İkincisi ise HÜDA-PAR’ın sandıklarda sağladığı “emniyet duygusu”dur. Bazı köylere, bazı ilçelere “tek bir oy eksik çıkarsa canınızı yakarız” tehdidi savurma devri hem devletin dışarıdan hem de HÜDA-PAR’ın sandık başında aldığı tedbirlerle berhava oldu son seçimde.
Şu “hiçbir mesnedi olmayan Alevilik” bahsini de bir açayım da “Alevilere düşmanlık ediyorsun” diye şarlamasın kimse durduk yerde. Efendim biri özel olarak “ben Kürdüm” diyorsa bu aynı zamanda “ben Sünni bir Şafi’yim” demektir malum. Alevilik bir Türkmen inanışı, Bektaşilik’se bir Türkmen-Balkan tarikatıdır. “Alevi Kürt yoktur” demiyorum tabii ama PKK ve Yeşil bilmem ne partisi Kürtleri neredeyse bütünüyle Kürtlerin arasında hiç de yaygın olmayan “Alevilik” üzerinden temsil etme gayretinde ki bunun da en büyük zararı yine Kürtlere.
Gelelim meselenin ek yerine.
HÜDA-PAR’ın Adana İl Başkanlığı’na yapılan ve bir kardeşimizin şehadetiyle, diğerinin yaralanmasıyla sonuçlanan saldırının “uyuşturucu müptelası bir akıl hastası” tarafından yapıldığı yazılıyor. Bu, velev ki böyle olsun, devletimiz sonuna kadar üzerine gitmeli, olayda tırnak ucu kadar karanlık nokta bırakmamalıdır.
Selahattin Demirtaş’ın emriyle şehit edilen Yasin Börü’nün, PKK’nın infaz emriyle şehit edilen Aytaç Baran’ın, seçim öncesi özellikle Mersin ve Adana’da HÜDA-PAR teşkilatlarına yönelen öfkeli saldırıların bir devamı olabilir bu menfur hadise.

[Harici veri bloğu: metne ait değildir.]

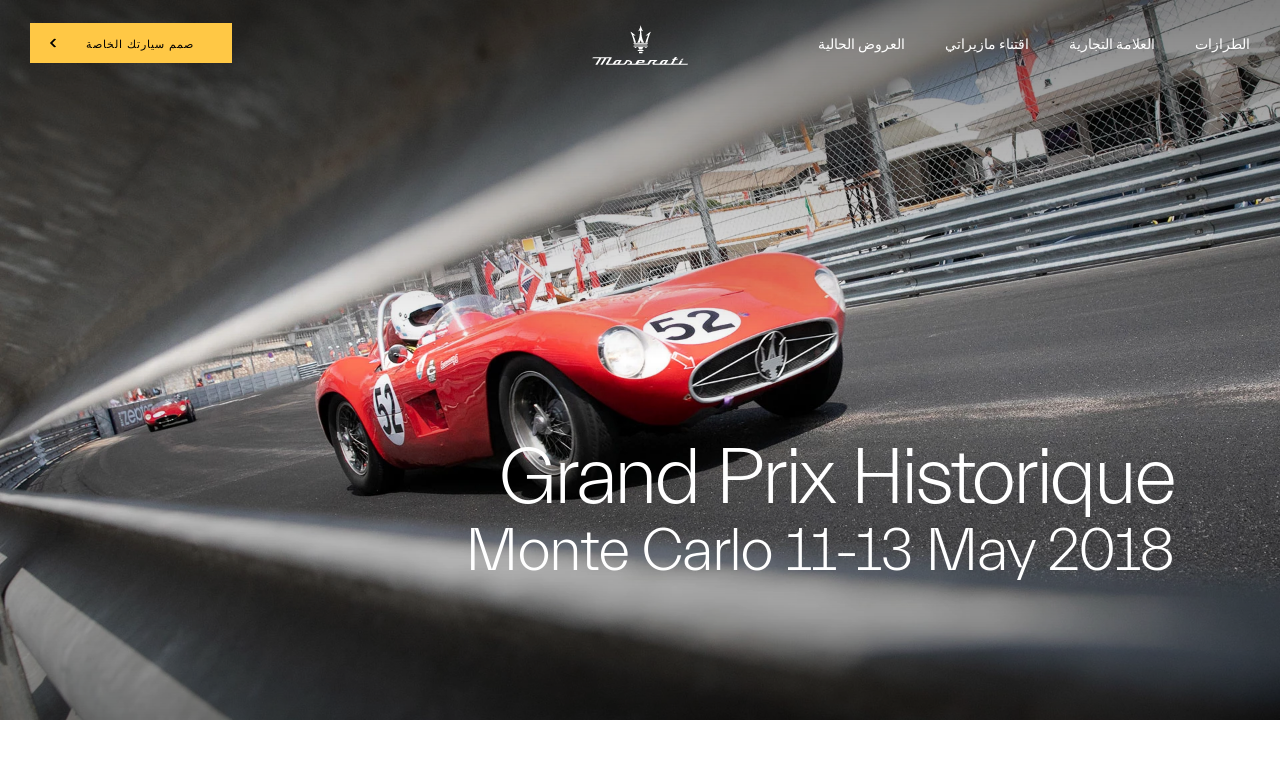

--- FILE ---
content_type: application/javascript;charset=UTF-8
request_url: https://wtl.maserati.com/wtl/countryStateProvDealers.jsp?countryCodes=66&zip=undefined&callback=jQuery2200578207546860825_1768823092972&_=1768823092973
body_size: 522
content:
jQuery2200578207546860825_1768823092972([{"dealerList":[{"zip":"11371","country":"66","code":"63817","address":"16 Josip Tito Street, Heliopolis","vendita":true,"lng":"+31.396350","city":"CAIRO","chatEnabled":false,"url":"https://www.maserati.com/eg/en/Official-Dealer","chatDealer":false,"assistenza":true,"stateProv":"Egypt","eCommerceEnabled":false,"phone":"+20 226239994","emailAddr":"maserati.egypt@mti-mmgroup.com","name":"MM GROUP FOR INDUSTRY AND INT. TRADE","fax":"+20","lat":"+30.138830","selected":false,"RemoteTD":false}],"descr":"Egypt","stateProvList":[],"code":"66","orderCountryDealer":"0"}]);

Görünen o ki HÜDA-PAR, Kürtler arasında “hakiki bir alternatif” oluşturmaya devam ettikçe politik olarak köşeye sıkıştığının epeyce farkında olan Yeşil bilmem ne partisi ile artık Türkiye sınırları içerisinde eylem bile yapamayacak şekilde güç kaybeden PKK’nın can düşmanı haline gelecek. Burada devlete de, bize de düşen HÜDA-PAR’ın yanında olmaktır vesselam. Zira inanıyorum ki HÜDA-PAR da hem devletin hem de bizim yanımızdadır.